# Show that $\int^1_0 \int^{1-x}_0e^\frac{y}{x+y}dy\,dx=\frac{e-1}{2}$

Show that $\int^1_0 \int^{1-x}_0e^\frac{y}{x+y}dy\,dx=\frac{e-1}{2}$

This is probably very simple, but I was instructed to use the substitution $x+y=u, y=uv$.

So by manipulating the integral and calculating the Jacobian (which is simply $u$, ie. $dx\,dy=u\,du\,dv$, I can express the transformation as $$\int \int ue^v dv \,du$$

The problem is that I don't know what to plug in as the limits of integration. For example, the limit $1-x$ in the expression $\int^1_0 \int^{1-x}_0e^\frac{y}{x+y}dy\,dx$ cannot be expressed as either a function of v or u purely with the substitution given. Am I missing something here? Thanks for the help.
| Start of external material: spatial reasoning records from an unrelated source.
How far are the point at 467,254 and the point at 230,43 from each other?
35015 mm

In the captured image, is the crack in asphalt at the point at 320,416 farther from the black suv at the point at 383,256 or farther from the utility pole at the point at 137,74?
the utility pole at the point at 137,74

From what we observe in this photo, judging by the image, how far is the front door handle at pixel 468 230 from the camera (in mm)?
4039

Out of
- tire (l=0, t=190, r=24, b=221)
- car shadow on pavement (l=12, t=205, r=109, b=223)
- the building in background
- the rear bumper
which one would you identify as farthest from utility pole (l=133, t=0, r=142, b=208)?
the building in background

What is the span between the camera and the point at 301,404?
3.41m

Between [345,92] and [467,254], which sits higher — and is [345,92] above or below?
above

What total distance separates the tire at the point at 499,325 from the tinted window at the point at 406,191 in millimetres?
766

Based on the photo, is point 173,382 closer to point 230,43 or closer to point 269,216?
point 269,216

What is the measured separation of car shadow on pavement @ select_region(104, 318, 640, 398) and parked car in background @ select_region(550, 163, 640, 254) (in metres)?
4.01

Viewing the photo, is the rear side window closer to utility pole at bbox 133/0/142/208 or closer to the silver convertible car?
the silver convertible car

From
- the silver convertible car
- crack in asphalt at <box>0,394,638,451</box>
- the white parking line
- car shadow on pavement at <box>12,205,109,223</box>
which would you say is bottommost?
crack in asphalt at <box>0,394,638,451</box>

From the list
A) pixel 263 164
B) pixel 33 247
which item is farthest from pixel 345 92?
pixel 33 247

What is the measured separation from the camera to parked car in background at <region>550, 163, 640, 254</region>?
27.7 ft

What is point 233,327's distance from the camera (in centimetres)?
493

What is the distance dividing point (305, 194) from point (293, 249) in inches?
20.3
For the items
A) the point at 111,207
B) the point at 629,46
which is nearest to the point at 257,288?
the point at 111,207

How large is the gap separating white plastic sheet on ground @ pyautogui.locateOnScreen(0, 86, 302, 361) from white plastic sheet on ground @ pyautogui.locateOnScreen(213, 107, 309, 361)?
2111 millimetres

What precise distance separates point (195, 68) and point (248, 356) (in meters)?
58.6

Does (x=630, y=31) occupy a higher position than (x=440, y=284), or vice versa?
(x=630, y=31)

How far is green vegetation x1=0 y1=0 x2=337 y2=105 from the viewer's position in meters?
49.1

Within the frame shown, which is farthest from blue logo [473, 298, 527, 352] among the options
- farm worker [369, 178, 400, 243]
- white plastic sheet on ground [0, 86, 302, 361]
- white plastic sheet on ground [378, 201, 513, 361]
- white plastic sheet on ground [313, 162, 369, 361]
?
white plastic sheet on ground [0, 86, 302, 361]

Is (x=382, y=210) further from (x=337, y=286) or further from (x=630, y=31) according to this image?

1. the original domain is the right triangle formed by (0,0), (1,0), (0,1) on the x-y plane
2. For $u=x+y$, consider $u$ as a new axis along the line x-y=0.For the triangle domain, $u \in [0,1]$
3. From $u=x+y$ again, if you work on the contours of $x+y$ for a few values of u, they are all straight line with slope -1. If you change u in $[0,1]$, you are moving this contour line in the triangle domain. In particular, each such contour line has end points cutting the triangle edges at $v=0$ and $v =1$.
4. So, $0\leq u\leq 1$ and $0\leq v \leq 1$ is the new domain you need.
• Opssss...I don't know why I've assumed it was a square! I fix that.
– user
Sep 4, 2018 at 16:57

Since on $x-y$ plane $x+y=k$ represents a line parallel to the line $y=-x$ we have that

• $u=x+y \implies 0\le u\le 1$

then for any $u$ we have

• $0\le y\le u\implies 0\le v\le 1$
• You made a mistake, $|J|=u-uv+uv=u$. Sep 4, 2018 at 16:25
• opsssss....I fix. Thanks
– user
Sep 4, 2018 at 16:28
• I'm trying to understand the steps. Can you please help me understand the steps: First I want to map the region in xy plane to uv plane? So I try to map $y$ axis ($x=0$) first: $x=0=u(1-v)\implies y-$ axis is mapped onto a pair of straight lines. But this would mean that the mapping $u=x+y, y=uv$ is not 1-1 so why are we allowed to use this substitution. Thanks.
– Koro
Jan 18, 2022 at 14:21
• @Koro We are mapping the triangular region in $xy$ plane to a rectangular region in $uv$ plane and this is $1-1$. You can check this pictorially. Refer also to the related OP here.
– user
Jan 22, 2022 at 10:39
• @user: Thanks. I found an alternative to the tranformation so I went ahead with that. :)
– Koro
Jan 22, 2022 at 11:32

Hint: Limits of integration are 0 and 1.